La suegra lloraba desconsolada justo en la boda. Y solo ella sabía por qué.
La multitud de invitados coreaba alegremente “¡Que se besen!”, aplaudían, las copas de champán espumeaban, y el novio besaba tímidamente a la novia en la mejilla. Luego, como siguiendo un guion, se cubrieron con el velo y fingieron un apasionado beso—forzado, torpe, casi teatral. Yo lo vi todo. No había entre ellos esa chispa que nace de la verdadera intimidad. Reían, susurraban entre sí, como si estuvieran actuando en la boda de otros.
Mi mejor amiga, Luisa, celebraba la boda de su única hija, Martina. Andaba de un lado a otro, nerviosa, secándose las palmas en el vestido cada dos minutos. Cuando los invitados se sentaron, me tiró del brazo con el ceño fruncido:
—Mira cómo se porta la suegra. Parece que no es la boda de su hijo, sino un funeral.
Busqué con la mirada. No había visto antes a la madre del novio y ni siquiera sabía quién era entre los invitados. Solo cuando Luisa señaló a una mujer con un vestido gris y detalles plateados, lo entendí. Estaba sentada en una esquina, en la mesa más alejada, con el rostro sombrío, como si acabaran de traicionarla. Inclinaba la cabeza, secándose los ojos con un pañuelo. Sus labios temblaban, y cada suspiro cargaba tanto dolor que hasta a mí me dio un vuelco el corazón.
—¿Tal vez no se encuentra bien?—dije, intentando ser delicada.
—¡Qué va a estar enferma!—respondió Luisa con un gesto—. ¡Es por el piso! Tiene miedo de que su nuera y el niño se le instalen. El chico heredó un ático de la abuela, y ahora ella cree que mi Martina se lo va a quedar como una lapa.
—Vaya imaginación tienes. Ni se han casado y ya repartes metros—bromeé, pero la tensión no se disipaba.
Sin querer, seguí observando a aquella mujer. Mientras los invitados comían, reían y brindaban, ella no probó bocado ni champán. No levantó la mirada.

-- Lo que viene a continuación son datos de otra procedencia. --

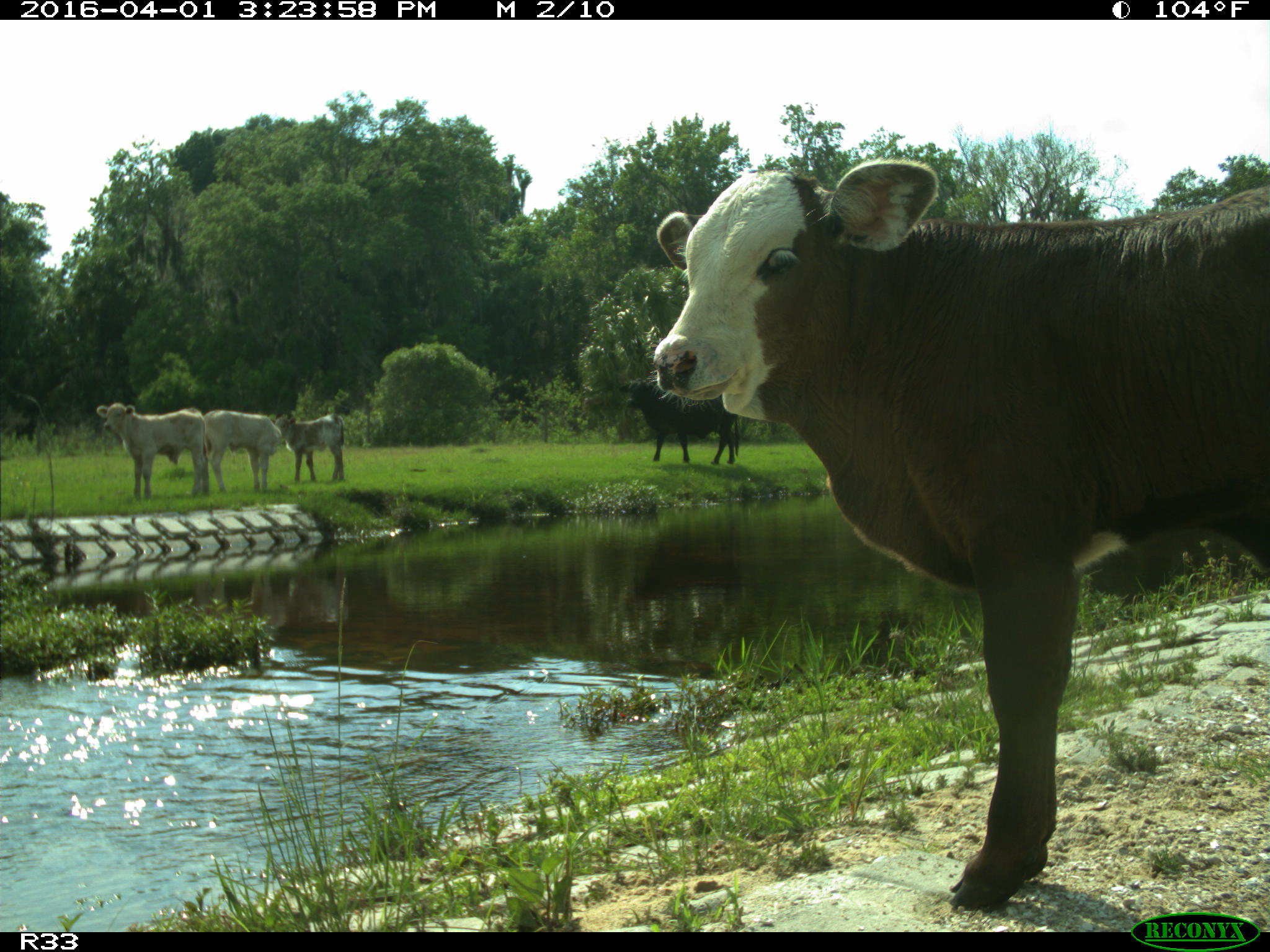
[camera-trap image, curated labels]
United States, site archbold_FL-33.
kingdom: Animalia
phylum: Chordata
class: Mammalia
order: Artiodactyla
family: Bovidae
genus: Bos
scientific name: Bos taurus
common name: domestic cow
Bos taurus (domestic cow).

Ni siquiera miró a su hijo, que debería haber sido el centro de su mundo esa noche.
Cuando volvieron a gritar “¡Que se besen!”, la suegra se giró bruscamente hacia la ventana, apretando los dientes hasta blanquear los labios. No pude evitarlo y me acerqué a ella.
—Perdone, parece que… está muy afectada. ¿Le pasa algo?
La mujer alzó la mirada. Sus ojos brillaban de lágrimas, pero no de debilidad—sino de dolor, auténtico, vivido.
—No puedo fingir—susurró—. Perdone, pero todo esto es una farsa. Mi hijo… no quiere a esta chica. Martina es buena, pura. Está feliz, no ve lo obvio. Pero él… se casa por despecho, para fastidiar a su ex.
Me quedé atónita. No esperaba esa confesión.
—No puede ser… ¿Está segura?
—Me lo dijo él mismo. Quiere demostrarle a su ex que es “feliz”. Le supliqué, le grité, le rogué que no lo hiciera. Pero es terco. Cree que calmará su dolor haciendo daño a otros. Y yo miro a esta chica—sus ojos brillan, cree en el amor con toda el alma. Pero él… solo quiere vengarse. Y me da asco.
—¿Y si todo cambia? La gente se acostumbra, surgen sentimientos…
—Ojalá pudiera creerlo—dijo con tristeza—, pero mi conciencia no me deja. La compadezco. Mucho. Y mi hijo… se ha convertido en un extraño.
Volví en silencio a mi mesa. No le dije nada a Luisa. Pero al par de días, ella misma me llamó.
—Martina ha vuelto. Ha recogido sus cosas, no explica nada. Ni lágrimas ni gritos—se ha cerrado como una almeja. No entiendo qué ha pasado. ¡Todo iba tan bien!
—Espérame, voy para allá—dije cortante y colgué.
Conduje hacia su casa, apretando el volante hasta que me dolieron los nudillos. El dolor por Martina me ahogaba. Pero más aún el de aquella suegra. Por la mujer que sabía que su hijo destruía una vida y no podía hacer nada. Luisa y Martina, tarde o temprano, lo superarían. Encontrarían a otros, aprenderían a confiar de nuevo.
Pero ella… Ella lo recordaría siempre. El día en que su hijo jugó con los sentimientos como con una máscara. El día en que se casó—no por amor, sino por venganza. Y el día en que ella, la única entre todos, no aplaudió. Porque no pudo. Porque conocía la verdad.